Facts of State v. Goldsmith
On the evening of January 15, 2019, Officer Joseph Goonan and another officer were on patrol in an area of Camden believed to be a “high-crime area” known for shootings and drug dealing. While approaching the vacant house, the officers observed two individuals standing in front of it. When the officers exited their vehicle, the two individuals walked away. At the same time, a third person, defendant Nazier Goldsmith, exited the walkway leading to the rear of the house.
Based on his training, 20 years of experience, and his belief that the vacant house was used for the sale of drugs and weapons, Officer Goonan found it suspicious that defendant was on the walkway next to the vacant house and believed defendant was engaged in drug dealing activity. The officers approached defendant, blocked his path at the end of the walkway, and began questioning him, asking for his name and for an explanation of his presence on that walkway.
According to Officer Goonan, defendant became nervous and looked up and down the street; he started sweating, and his hands began to shake. Defendant provided a name and informed officers that his identification was in his jacket pocket. Because defendant’s demeanor made him nervous, Officer Goonan told defendant that he would retrieve the identification from defendant’s pocket. At that point, defendant stated, “I appreciate if you guys didn’t pat me down,” arousing Officer Goonan’s suspicions even further.
Officer Goonan conducted a pat down for weapons and retrieved a handgun. Defendant was arrested, and police later recovered currency and drugs from defendant’s person. Defendant was charged with weapons and drug offenses. Defendant moved to suppress the gun and drugs, arguing that both the stop and frisk were unlawful. The trial court granted the motion, finding the stop lawful but the frisk unlawful. The Appellate Division reversed. Without addressing the initial stop, the appellate court found that the frisk of defendant was objectively reasonable.
NJ Supreme Court’s Decision in State v. Goldsmith
The New Jersey Supreme Court reversed. “We find that the information the officers possessed at the time of the stop did not amount to specific and particularized suspicion that defendant was engaged in criminal activity,” Justice Fabiana Pierre-Louis wrote. “Therefore, the officers did not have reasonable and articulable suspicion to initiate an investigatory detention of defendant.”
In his opinion, Justice Pierre-Louis explained that whether reasonable and articulable suspicion exists for an investigatory stop is a “highly fact-intensive inquiry that demands evaluation of the totality of circumstances surrounding the police-citizen encounter, balancing the State’s interest in effective law enforcement against the individual’s right to be protected from unwarranted and/or overbearing police intrusions.” The inquiry considers several factors, including officer experience and knowledge.
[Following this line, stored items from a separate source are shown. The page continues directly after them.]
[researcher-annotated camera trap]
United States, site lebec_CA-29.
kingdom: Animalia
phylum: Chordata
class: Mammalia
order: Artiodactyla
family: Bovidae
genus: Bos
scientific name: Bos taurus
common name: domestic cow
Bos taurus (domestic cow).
Justice Pierre-Louis further noted that while the reputation of an area may be relevant to the analysis, the court has previously held that “just because a location to which police officers are dispatched is a high-crime area does not mean that the residents in that area have lesser constitutional protection from random stops.”
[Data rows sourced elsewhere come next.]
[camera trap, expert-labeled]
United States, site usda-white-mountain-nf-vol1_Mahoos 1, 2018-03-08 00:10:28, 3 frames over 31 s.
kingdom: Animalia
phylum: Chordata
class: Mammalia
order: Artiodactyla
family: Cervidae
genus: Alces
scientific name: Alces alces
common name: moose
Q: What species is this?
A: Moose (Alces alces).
Applying the above principles to the case, the New Jersey Supreme Court concluded that the information officers possessed at the moment they detained defendant did not constitute reasonable and articulable suspicion that defendant was engaged in unlawful activity. “Officer Goonan had a hunch that defendant was engaged in criminal activity. That hunch, however, did not amount to objectively reasonable and articulable suspicion for an investigatory stop,” Pierre-Louis wrote. “Seemingly furtive movements by the suspect, without more, are insufficient to constitute reasonable and articulable suspicion.”
With regard to defendant’s presence in a high-crime area, the New Jersey Supreme Court declined to abandon presence in a high-crime area as a factor in determining whether reasonable and articulable suspicion exists. However, it emphasized that just because crime is prevalent in a particular area “does not mean that residents in those areas have lesser constitutional protection from random stops.” “The state must do more than simply invoke the buzz words ‘high-crime area’ in a conclusory manner to justify investigative stops,” Pierre-Louis explained. “Three people standing on the street interacting with each other, whether in a high-crime neighborhood or not, is not suggestive of criminal activity without more (reasonable suspicion).”